A Post- or Super-Nationality in the European Union
The Spanish: Shadows of Embarrassment
The height of Spanish civilization was reached during the period of Muslim rule. The regime’s distance from the centers of Muslim power enabled it to show tolerance and allow members of different faiths – Muslims, Jews, and Christians – to participate in the country’s cultural and scientific activities, as well as in its economy. The Spaniards thus attained their Golden Age during the tenth to thirteenth centuries.
However, while Muslim religious tolerance made the Spaniards the intellectual leaders of Europe and the Mediterranean, the opposite occurred under Catholic religious fanaticism, which led to economic ruin, only temporarily relieved by the achievements of imperial conquest. This relief came to an end with the loss of Spain’s colonies – an event which is also associated with religion, or rather with the Spanish self-pride that had developed over the course of Spain’s religious wars, together with Spanish discrimination against the inhabitants of their American colonies that were not born in Spain. In turn, this had caused the American colonies to break away from Spain, resulting in Spain’s decline, to the bottom of the European economic ladder. The situation was exacerbated by Spain’s earlier expulsion of the Jews and Muslims, who had played a leading role in the Spanish economy during Spain’s Golden Age.

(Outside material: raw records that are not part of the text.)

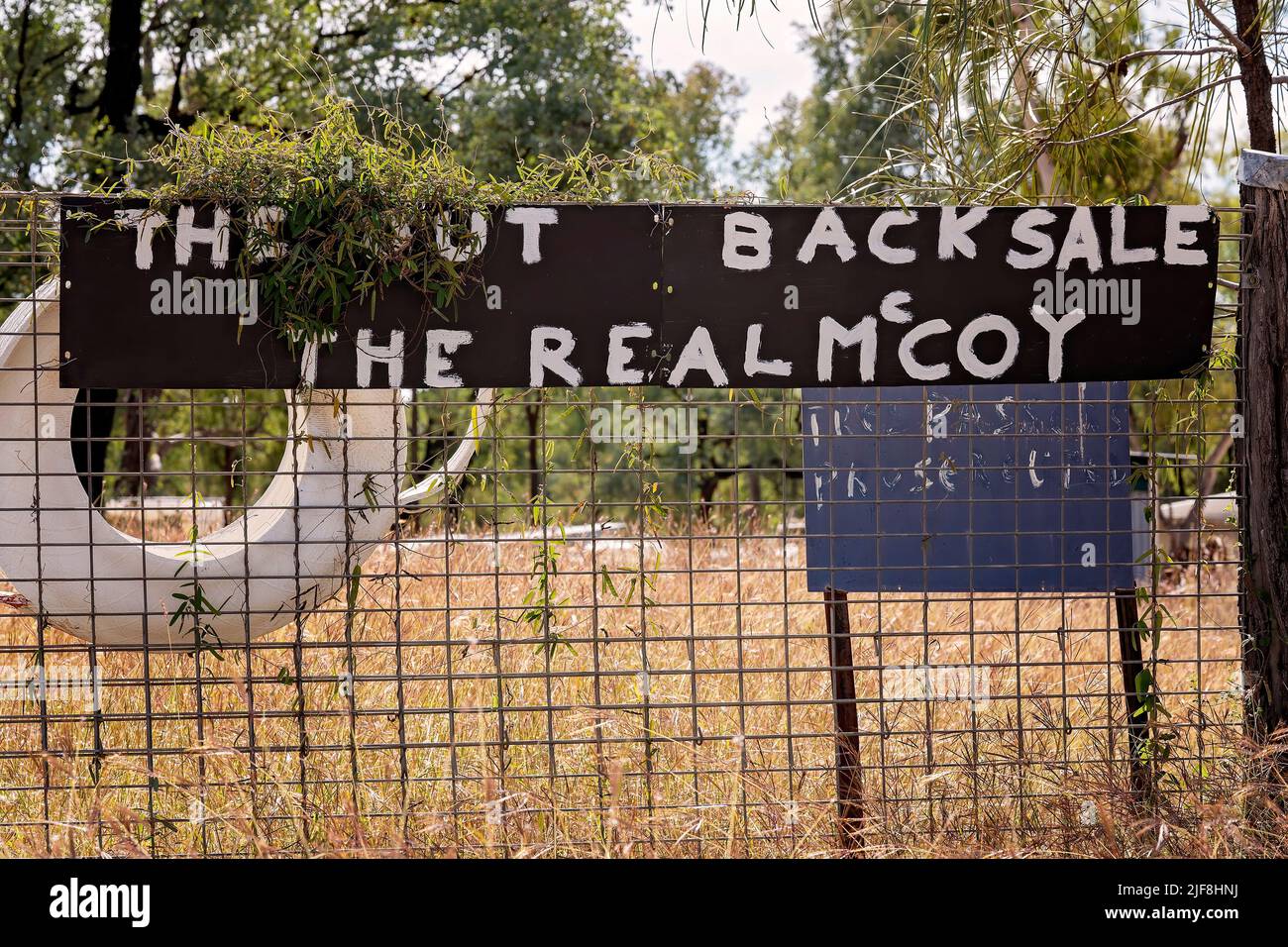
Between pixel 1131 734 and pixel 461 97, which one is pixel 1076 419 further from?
pixel 461 97

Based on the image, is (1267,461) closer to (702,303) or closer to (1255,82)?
(1255,82)

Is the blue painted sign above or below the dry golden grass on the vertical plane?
above

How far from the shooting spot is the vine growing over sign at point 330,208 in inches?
127

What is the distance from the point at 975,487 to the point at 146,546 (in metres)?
2.96

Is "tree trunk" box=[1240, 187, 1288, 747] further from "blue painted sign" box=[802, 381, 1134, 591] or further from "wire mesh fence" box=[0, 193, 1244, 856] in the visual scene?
"blue painted sign" box=[802, 381, 1134, 591]

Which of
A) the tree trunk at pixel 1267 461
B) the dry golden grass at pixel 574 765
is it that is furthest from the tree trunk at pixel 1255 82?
the dry golden grass at pixel 574 765

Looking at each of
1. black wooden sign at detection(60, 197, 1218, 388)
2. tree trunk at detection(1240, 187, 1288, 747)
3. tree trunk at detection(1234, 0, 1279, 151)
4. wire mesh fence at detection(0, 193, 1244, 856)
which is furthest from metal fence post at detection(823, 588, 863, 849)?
tree trunk at detection(1234, 0, 1279, 151)

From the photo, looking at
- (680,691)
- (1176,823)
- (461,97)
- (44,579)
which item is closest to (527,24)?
(461,97)

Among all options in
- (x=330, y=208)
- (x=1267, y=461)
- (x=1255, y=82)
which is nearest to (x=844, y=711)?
(x=1267, y=461)

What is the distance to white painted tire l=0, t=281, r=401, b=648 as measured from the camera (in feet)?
11.3

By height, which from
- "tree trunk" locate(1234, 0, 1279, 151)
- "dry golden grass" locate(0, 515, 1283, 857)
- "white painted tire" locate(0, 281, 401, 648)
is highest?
"tree trunk" locate(1234, 0, 1279, 151)

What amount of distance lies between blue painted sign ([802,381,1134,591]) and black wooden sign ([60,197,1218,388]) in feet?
0.85

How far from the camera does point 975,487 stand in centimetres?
398

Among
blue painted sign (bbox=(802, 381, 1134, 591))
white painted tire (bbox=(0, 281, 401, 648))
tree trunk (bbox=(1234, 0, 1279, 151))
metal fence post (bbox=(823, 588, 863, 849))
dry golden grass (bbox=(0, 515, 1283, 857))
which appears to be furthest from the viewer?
tree trunk (bbox=(1234, 0, 1279, 151))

By the end of the nineteenth century, Spain had reached its lowest point. After reaching an economic nadir, the Spanish experienced a brutal civil war in the 1930s, which metamorphosed into a cruel dictatorship. For the Spanish, their civil war, like the American Civil War for the Americans and the two World Wars for the Europeans, has ignited a strong national sentiment that helped Spanish society find a common path, economic rehabilitation and the emergence of a national identity. After arriving at that point, the Spanish found that their history united them with the whole European community and, fortunately, in their eyes, they were benefiting from tangible contact with Europe rather than pursuing vain internal disputes. However, since the Spanish national identity was kindled as a consequence of the civil war in the twentieth century, it did not have time to take root before the process of integration into the EU began to affect the Spanish. Today, therefore, this European integration is a stronger force in Spanish life than Spanish nationality.
The Spanish may thus be expected to become a constructive component in the developing European national identity.